Der "Fliegende Robert" der Literaten

"Eskapismus, ruft ihr mir zu, / vorwurfsvoll, / Was denn sonst, antworte ich, / bei diesem Sauwetter!"
Anfang des Gedichts 'Der Fliegende Robert' (1980)
Diese Zeilen darf man getrost als eine Art Selbstbeschreibung des Schriftstellers Enzensberger lesen. Assoziationen dieser Art scheinen sich für ihn anzubieten: "Luftwesen" nannte ihn einst Kollege Rühmkorf. "Überflieger" träfe wohl auch zu für einen Lyriker, Essayisten, vielsprachigen Übersetzer, Herausgeber, Zeitschriftengründer, Kinderbuchautor, Mathematik-Fan, politischen Aktivisten bei den 68ern und auf Kuba, Analysierer von gesellschaftlichen Groß- und Sauwetterlagen.
Eskapismus
Flucht aus der Wirklichkeit in eine Scheinrealität, der Begriff geht zurück aufs Lateinische (excapere = entkommen) bzw. aufs Englische (to escape = entfliehen, entkommen, entwischen).
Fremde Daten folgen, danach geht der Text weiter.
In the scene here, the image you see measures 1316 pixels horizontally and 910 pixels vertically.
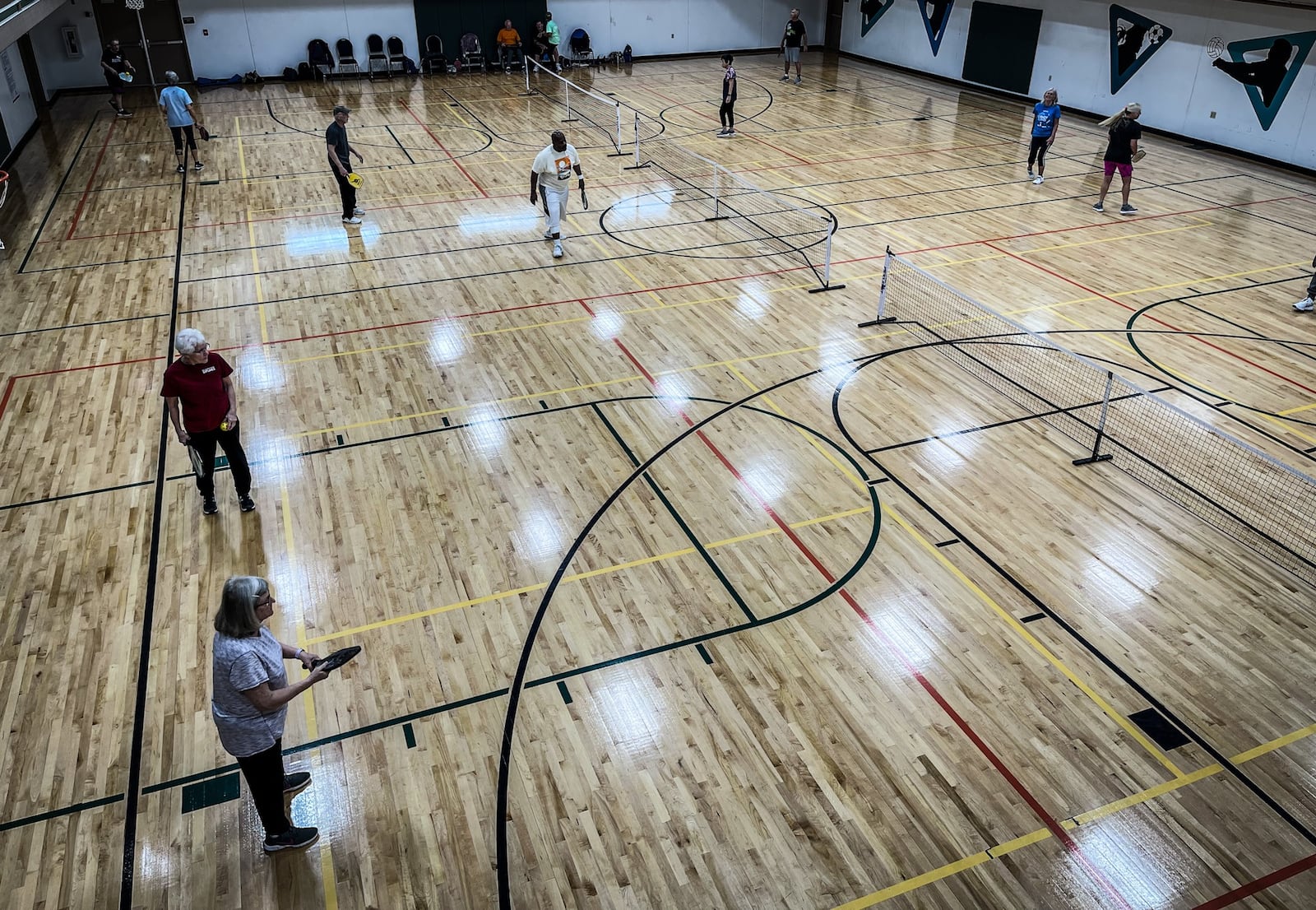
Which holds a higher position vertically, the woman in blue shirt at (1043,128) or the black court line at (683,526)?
the woman in blue shirt at (1043,128)

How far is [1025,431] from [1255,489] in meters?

Eskapismus ist gewöhnlich negativ besetzt oder steht sogar unter Ideologieverdacht: Der politische Eskapist schirmt sich in seiner Privatheit von gesellschaftlichen Entwicklungen ab.
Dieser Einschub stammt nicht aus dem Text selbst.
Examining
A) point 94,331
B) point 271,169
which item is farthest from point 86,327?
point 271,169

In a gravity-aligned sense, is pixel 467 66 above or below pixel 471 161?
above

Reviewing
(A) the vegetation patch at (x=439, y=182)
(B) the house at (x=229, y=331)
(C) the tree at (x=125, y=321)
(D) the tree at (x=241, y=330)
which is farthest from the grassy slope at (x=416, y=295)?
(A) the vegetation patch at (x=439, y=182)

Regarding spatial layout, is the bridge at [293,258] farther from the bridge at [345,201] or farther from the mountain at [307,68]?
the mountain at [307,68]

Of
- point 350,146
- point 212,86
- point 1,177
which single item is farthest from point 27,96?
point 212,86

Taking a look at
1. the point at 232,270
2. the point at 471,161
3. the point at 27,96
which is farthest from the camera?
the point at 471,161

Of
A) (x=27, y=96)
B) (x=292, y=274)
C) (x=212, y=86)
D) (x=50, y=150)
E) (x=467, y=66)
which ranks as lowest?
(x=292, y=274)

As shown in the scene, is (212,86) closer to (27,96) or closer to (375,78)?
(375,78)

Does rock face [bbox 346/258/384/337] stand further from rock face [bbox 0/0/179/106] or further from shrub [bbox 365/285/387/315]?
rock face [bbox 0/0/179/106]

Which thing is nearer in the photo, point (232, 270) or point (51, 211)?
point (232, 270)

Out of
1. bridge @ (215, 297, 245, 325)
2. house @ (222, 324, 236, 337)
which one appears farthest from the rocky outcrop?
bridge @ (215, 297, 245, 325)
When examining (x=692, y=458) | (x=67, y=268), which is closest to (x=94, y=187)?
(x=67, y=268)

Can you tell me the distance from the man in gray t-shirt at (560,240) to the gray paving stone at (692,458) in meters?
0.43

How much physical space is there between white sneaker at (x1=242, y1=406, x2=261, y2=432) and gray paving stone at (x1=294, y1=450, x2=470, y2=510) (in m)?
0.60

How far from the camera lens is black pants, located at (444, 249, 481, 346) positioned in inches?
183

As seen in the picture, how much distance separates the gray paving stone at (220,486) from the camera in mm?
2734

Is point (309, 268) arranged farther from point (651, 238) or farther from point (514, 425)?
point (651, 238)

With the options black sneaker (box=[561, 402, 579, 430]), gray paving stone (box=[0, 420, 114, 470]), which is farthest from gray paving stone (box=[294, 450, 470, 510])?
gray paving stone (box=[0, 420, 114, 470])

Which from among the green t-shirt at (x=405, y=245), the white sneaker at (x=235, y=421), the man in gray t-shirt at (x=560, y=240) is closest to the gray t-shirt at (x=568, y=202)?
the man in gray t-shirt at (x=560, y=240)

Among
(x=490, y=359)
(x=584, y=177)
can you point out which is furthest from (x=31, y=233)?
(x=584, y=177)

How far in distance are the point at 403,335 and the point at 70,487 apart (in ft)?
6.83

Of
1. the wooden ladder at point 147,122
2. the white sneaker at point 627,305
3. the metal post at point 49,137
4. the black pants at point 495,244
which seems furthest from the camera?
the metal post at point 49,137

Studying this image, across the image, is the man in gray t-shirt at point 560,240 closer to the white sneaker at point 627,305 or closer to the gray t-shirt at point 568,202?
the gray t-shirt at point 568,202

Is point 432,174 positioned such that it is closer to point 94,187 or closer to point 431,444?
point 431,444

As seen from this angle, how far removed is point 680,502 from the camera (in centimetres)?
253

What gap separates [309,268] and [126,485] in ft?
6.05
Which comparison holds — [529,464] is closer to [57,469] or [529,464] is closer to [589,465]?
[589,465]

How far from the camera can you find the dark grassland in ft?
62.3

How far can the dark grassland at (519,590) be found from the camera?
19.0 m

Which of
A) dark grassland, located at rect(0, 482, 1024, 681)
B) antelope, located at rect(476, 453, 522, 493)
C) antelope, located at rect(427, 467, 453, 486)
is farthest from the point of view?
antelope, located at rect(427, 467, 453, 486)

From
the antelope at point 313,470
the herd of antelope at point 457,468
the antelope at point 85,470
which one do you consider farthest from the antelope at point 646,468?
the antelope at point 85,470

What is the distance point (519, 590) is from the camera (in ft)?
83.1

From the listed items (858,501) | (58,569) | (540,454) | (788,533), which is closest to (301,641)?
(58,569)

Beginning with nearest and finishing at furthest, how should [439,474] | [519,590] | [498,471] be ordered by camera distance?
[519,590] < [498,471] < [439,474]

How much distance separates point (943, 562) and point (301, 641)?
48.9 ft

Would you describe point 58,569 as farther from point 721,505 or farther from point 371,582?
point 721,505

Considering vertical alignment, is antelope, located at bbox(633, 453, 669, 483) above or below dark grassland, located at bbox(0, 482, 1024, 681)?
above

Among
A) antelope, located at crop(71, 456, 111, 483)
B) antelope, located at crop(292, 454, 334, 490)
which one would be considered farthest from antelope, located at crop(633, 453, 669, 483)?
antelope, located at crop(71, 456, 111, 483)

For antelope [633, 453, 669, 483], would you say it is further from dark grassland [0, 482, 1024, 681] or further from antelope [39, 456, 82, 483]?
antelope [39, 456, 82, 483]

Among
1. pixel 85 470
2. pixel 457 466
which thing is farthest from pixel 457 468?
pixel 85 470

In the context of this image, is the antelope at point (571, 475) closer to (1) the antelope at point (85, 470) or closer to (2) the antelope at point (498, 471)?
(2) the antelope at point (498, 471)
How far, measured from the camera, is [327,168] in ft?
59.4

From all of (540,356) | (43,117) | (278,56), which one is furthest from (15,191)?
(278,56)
Der kulturelle Eskapist bewohnt den Elfenbeinturm.
Wie den Robert aus dem Struwwelpeter zog es den 1929 im bayerischen Kaufbeuren geborenen Enzensberger früh hinaus. Statt brav "zu Hause" zu bleiben, trieb er sich in der Welt herum, versuchte sich in diversen literarischen Rollen und politischen Kontroversen. Auf eine bestimmte Position lässt er sich dabei bis heute nicht festnageln. Einen "fliegenden Robert" kann man nicht an die Kandare nehmen. Ständig entwischt er Weggefährten wie Kritikern, hebt ab von gewohnten Denkschablonen. So manchem bleibt er deshalb "unfassbar" - wie die Luftgebilde, die er im Gedicht Die Geschichte der Wolken besang.
Mit seinen unerbittlichen Analysen traf und trifft er, meistens, den Nerv der Zeit. Neben dem Philosophen Jürgen Habermas oder Günter Grass ist Enzensberger einer der wenigen deutschen Intellektuellen, die auch heutzutage noch im Ausland wahrgenommen werden. Seit 1979 wohnt der Kosmopolit in München. Am 11. November 2009 wurde er 80 Jahre alt.